Faded murals, signs coming back to life
Things are looking a whole lot brighter in our little Wild West downtown, thanks to the “Let’s Paint Winthrop” campaign.
What began as one businesswoman’s idea to revitalize the main street buildings by repainting the signs and murals has become a highly visible public effort with brilliant results. Now, as each mural and sign in Winthrop is slowly but surely being repainted, the original freshness of the downtown corridor is being revealed.
Last winter, Nilsine Harris pulled together a committee to raise funds for and manage operations of the “Let’s Paint Winthrop” campaign. Wisely, she selected Carol Lester, a longtime Winthrop resident who, along with her husband John, was a business owner when Winthrop first underwent Westernization in the early 1970s.
It’s important to Lester that business owners carry forward this legacy of Westernization, which was made possible by a gift from the Wagner family. “Our local economy was in sharp decline,” Lester says. “Westernization gave us a boost. We need to maintain the town in a way that honors that history.”
Lester recognizes that asking — or requiring — individual businesses or building owners to repaint would be a burden for some, so she and Harris are taking a holistic approach.
“The signs and murals are being repainted as a unit,” Lester says. “It will take a couple of years, but we are looking at all signs and murals as part of this project, regardless of whose building they are on.”
Also, Lester adds, with the whole-project approach, “one sign won’t outdo another, one building won’t outdo another, and everyone won’t be competing for the same few painters who are qualified to do this kind of work.”
Work to date
So far, the all-volunteer crew has tackled the well-known mural on the side of Three Fingered Jack’s Saloon, featuring man and beast bonding over healing ointment, and a tiny mural that packs a punch on the side of Meza, which hawks Lydia Pinkham’s vegetable compound as a cure for various female weaknesses. (With a purported alcohol content of 18%, it’s possible the tincture never cured ailments, but simply rendered the consumer unaware of them.) They’ve also completed the cash machine mural on the side of the Tenderfoot, as well as various small signs.
As the committee raises funds, they’re using them to purchase paint, which is then deployed by volunteer artist Marti Darling, who was part of the original Westernization painting, under the tutelage of the late Leavenworth painter Chet Endrizzi. The materials have changed since the 1970s, Darling says, but the principles remain the same: create an antique effect consistent with the Western aesthetic.
Darling refurbished the mural at Jack’s before turning her attention to the North Cascades mural at the Tenderfoot, which is being redone in a slightly different fashion. While the previous mountain mural was a sketch with prominent white-capped peaks, the new version is much more like an artist’s rendering of an aerial view of the mountains, with a broad view of topography — the valleys included along with the peaks.

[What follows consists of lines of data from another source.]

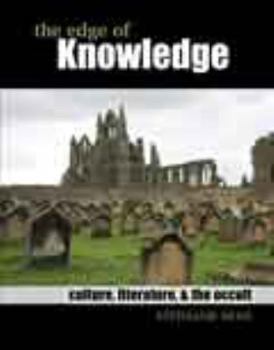 Paperback The Edge of Knowledge: Culture, Literature, AND the Occult Book
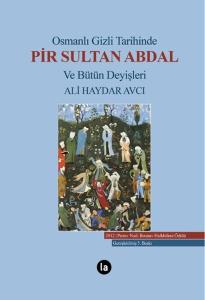 Osmanlı Gizli Tarihinde Pir Sultan Abdal ve Bütün Deyişleri (Ciltli)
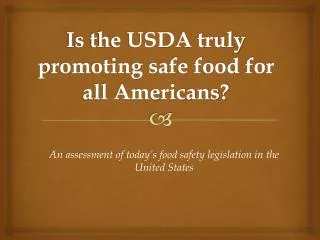 Is the USDA truly promoting safe food for all Americans?
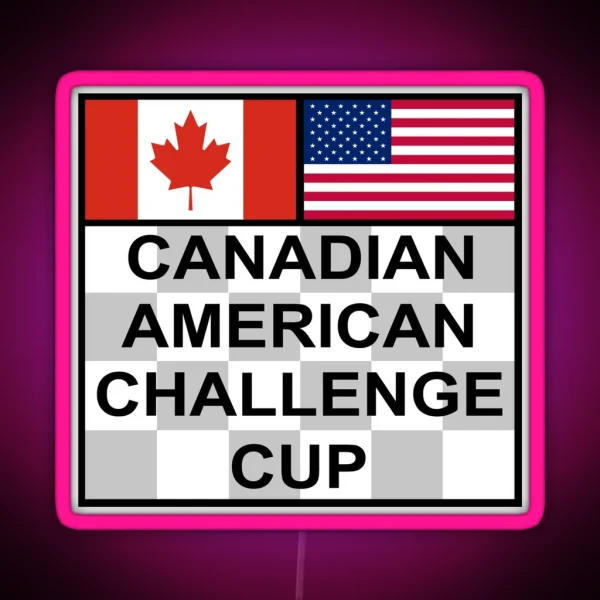 Canadian American Challenge Cup RGB Neon Sign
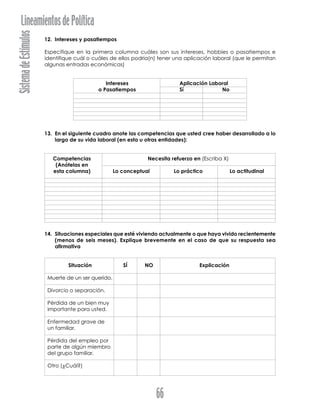 SistemadeEstímulosLineamientosdePolítica
66
12. Intereses y pasatiempos
Especifique en la primera columna cuáles son sus intereses, hobbies o pasatiempos e
identifique cuál o cuáles de ellos podría(n) tener una aplicación laboral (que le permitan
algunas entradas económicas)
Intereses Aplicación Laboral
o Pasatiempos Sí No
13. En el siguiente cuadro anote las competencias que usted cree haber desarrollado a lo
largo de su vida laboral (en esta u otras entidades):
Competencias Necesita refuerzo en (Escriba X)
(Anótelas en
esta columna) Lo conceptual Lo práctico Lo actitudinal
14. Situaciones especiales que esté viviendo actualmente o que haya vivido recientemente
(menos de seis meses). Explique brevemente en el caso de que su respuesta sea
afirmativa
Situación SÍ NO Explicación
Muerte de un ser querido.
Divorcio o separación.
Pérdida de un bien muy
importante para usted.
Enfermedad grave de
un familiar.
Pérdida del empleo por
parte de algún miembro
del grupo familiar.
Otro (¿Cuál?)
 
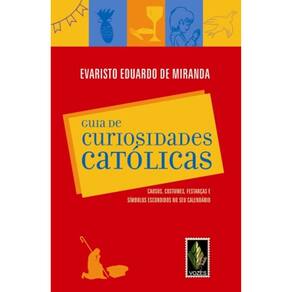 Guia De Curiosidades Católicas - Causos, Costumes, Festanças E Símbolos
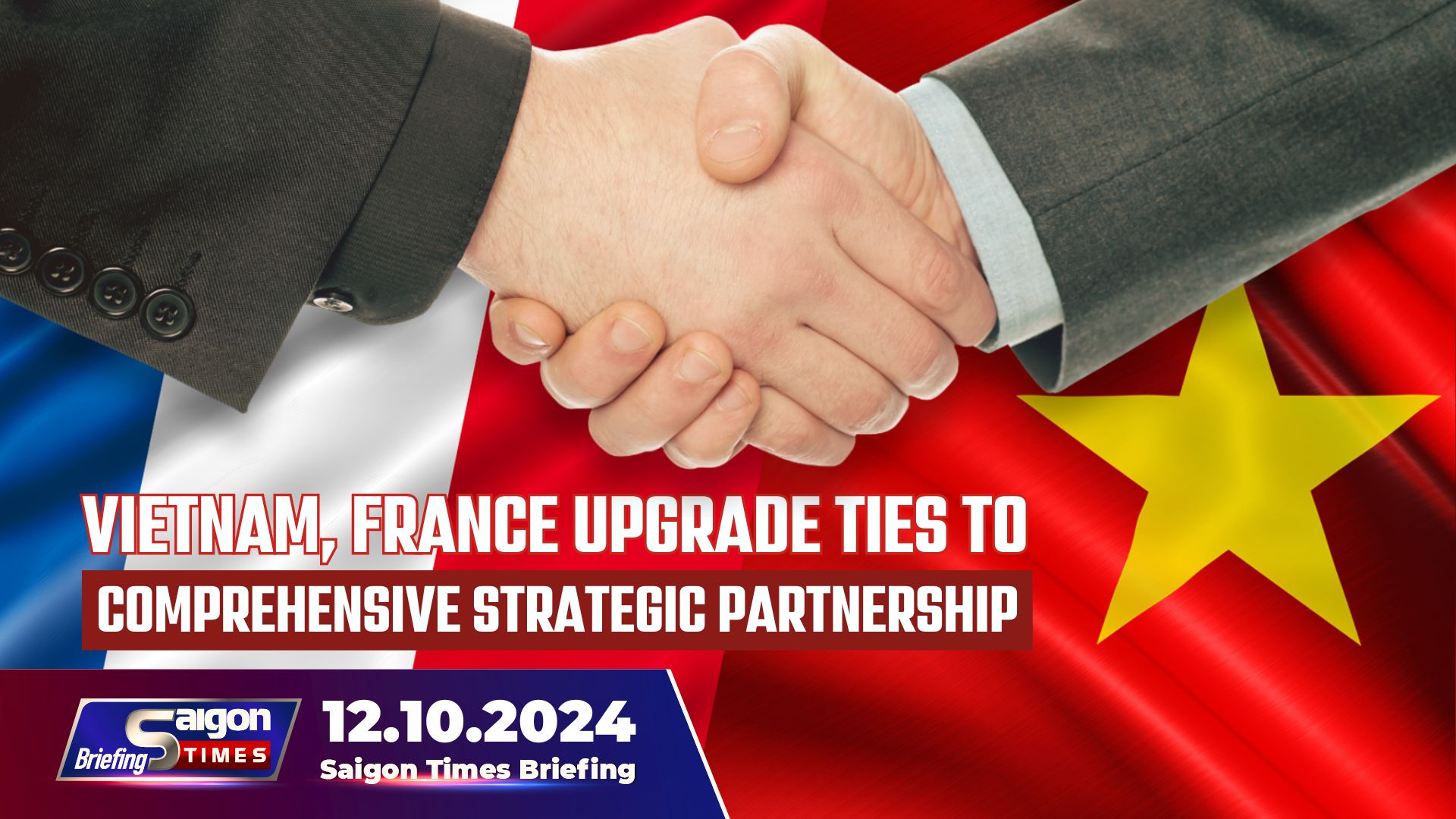 Vietnam, France upgrade ties to comprehensive strategic partnership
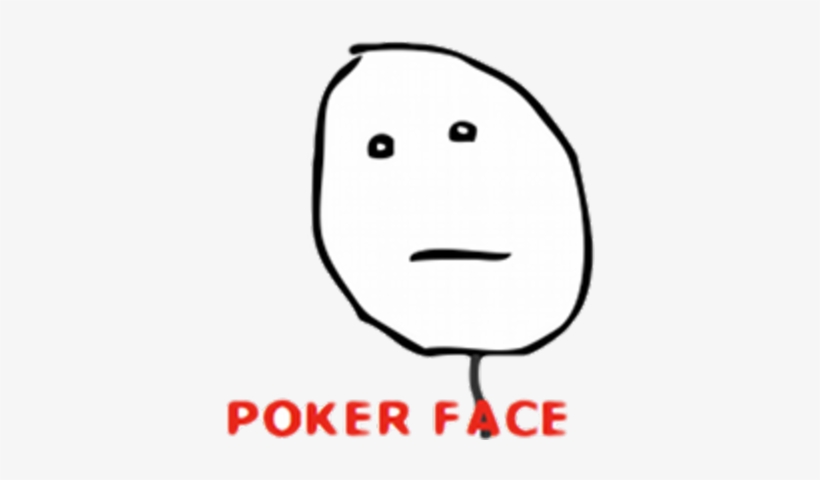 Poker Face Download - Poker Face Meme, transparent png #3191901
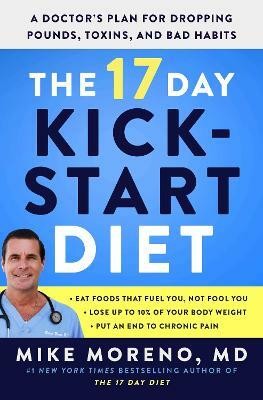 The 17 Day Kickstart Diet(English, Paperback, Moreno Mike MD)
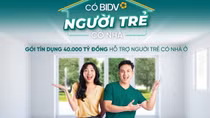 BIDV triển khai gói tín dụng 40.000 tỷ đồng hỗ trợ người trẻ có nhà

It’s fitting, Darling says, since the original mural looked more like a topographic map. “I wanted to go back to the topographic look,” she says. “I wanted to acknowledge Endrizzi and [late signmaker] Brad [Pinkerton], but also put a little bit of Marti in it.”
How it gets done
Time for painting is limited to a couple of early morning hours each day, partly because of the heat and partly as a courtesy to visitors. Also, some of the volunteer painters, like Harris (who owns Shotgun Nellies), are business owners and need to open up their shops.
There’s also prep work to be completed on many of the buildings, some of which require pressure washing to remove dust and soot. One black building near the four-way intersection emerged brown after its hosing-down: a sort of preliminary facelift before the repainting job.
There’s much work ahead, but the excitement is palpable. Lester reports seeing more and more people taking pictures of the refreshed murals and “oohing and ahhing about the signs.” It’s the same excitement, Lester says, that they saw in 1972, adding “Marti and Nilsine are doing a fantastic job.”
When you see the original signs next to the refurbished signs, it’s immediately apparent that this effort is long overdue. In the same way that your dirty window seems fine until you clean the one next to it, suddenly all the signs and murals in town seem to be crying out for a fresh coat of paint.
Be patient, Lester counsels. They’re getting it, one brushstroke at a time.